- Directions for this task
What are the lines from the one containing "Mature blonde lady spreading her legs." through the last line of the records below? Return them exactly, leaving out pictures.

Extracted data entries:

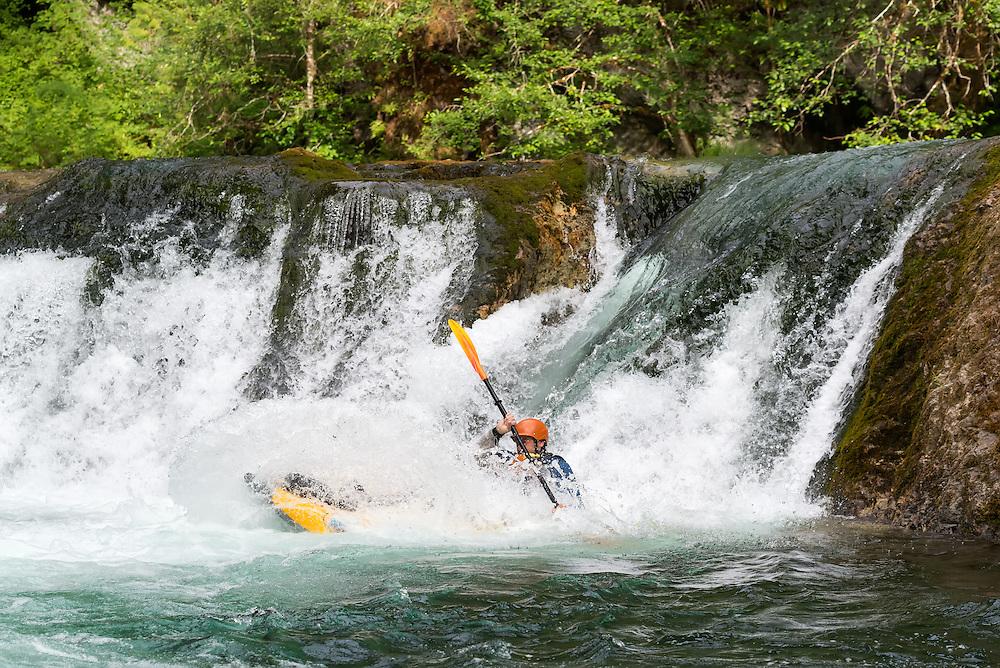 Running Salmon Creek Falls in an inflatable kayak, Oregon.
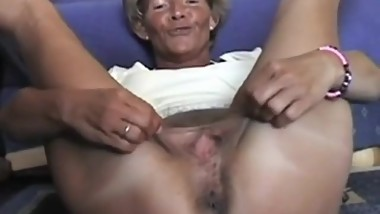 Mature blonde lady spreading her legs.
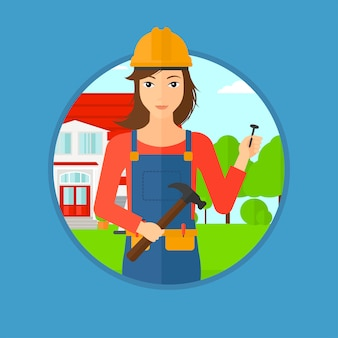 Cheerful builder with hammer.
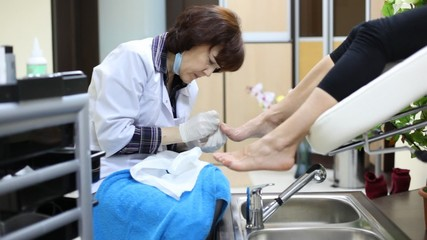 Cosmetician does pedicure to woman and has spread on towel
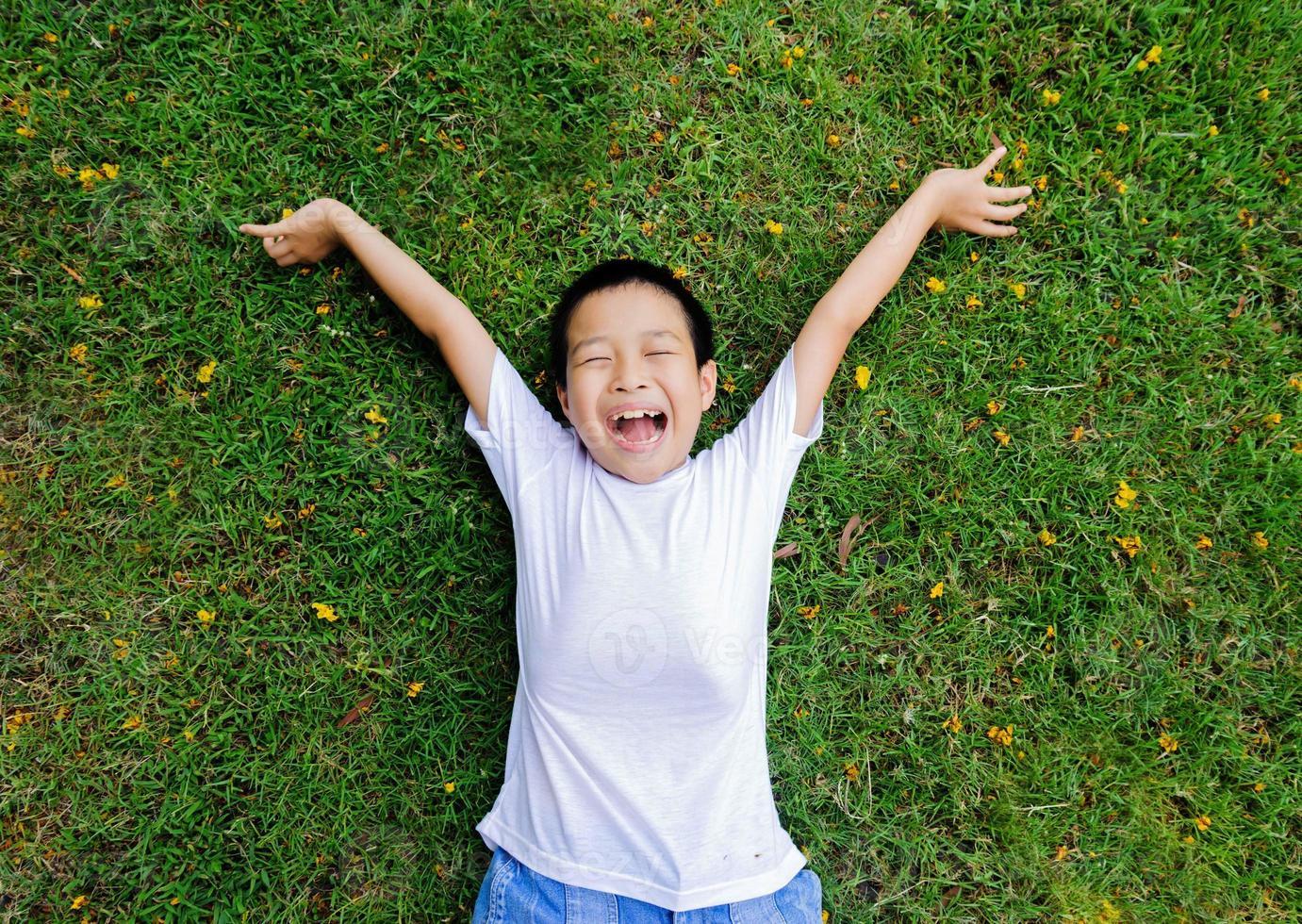 jongen lag op het gras voel me ontspannen foto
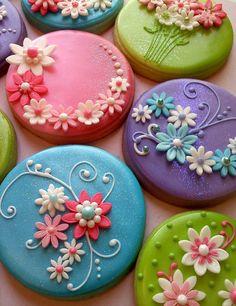 colorful flowers, clays, flower cookies, cakes, decorated cookies, polymer clay, fondant flowers, cupcake toppers, iced cookies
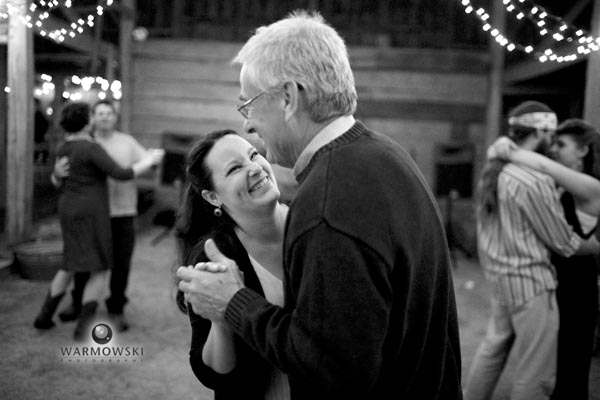 Katie dances with her father.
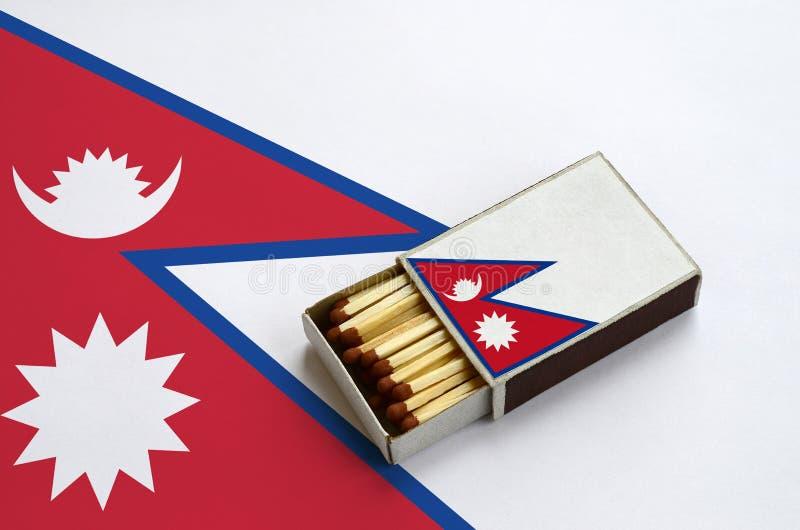 Η σημαία του Νεπάλ παρουσιάζεται σε ένα ανοικτό σπιρτόκουτο, το οποίο γεμίζουν με τις αντιστοιχίες και βρίσκεται σε μια μεγάλη ση στοκ εικόνα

- Written reply
 Mature blonde lady spreading her legs.
 Cheerful builder with hammer.
 Cosmetician does pedicure to woman and has spread on towel
 jongen lag op het gras voel me ontspannen foto
 colorful flowers, clays, flower cookies, cakes, decorated cookies, polymer clay, fondant flowers, cupcake toppers, iced cookies
 Katie dances with her father.
 Η σημαία του Νεπάλ παρουσιάζεται σε ένα ανοικτό σπιρτόκουτο, το οποίο γεμίζουν με τις αντιστοιχίες και βρίσκεται σε μια μεγάλη ση στοκ εικόνα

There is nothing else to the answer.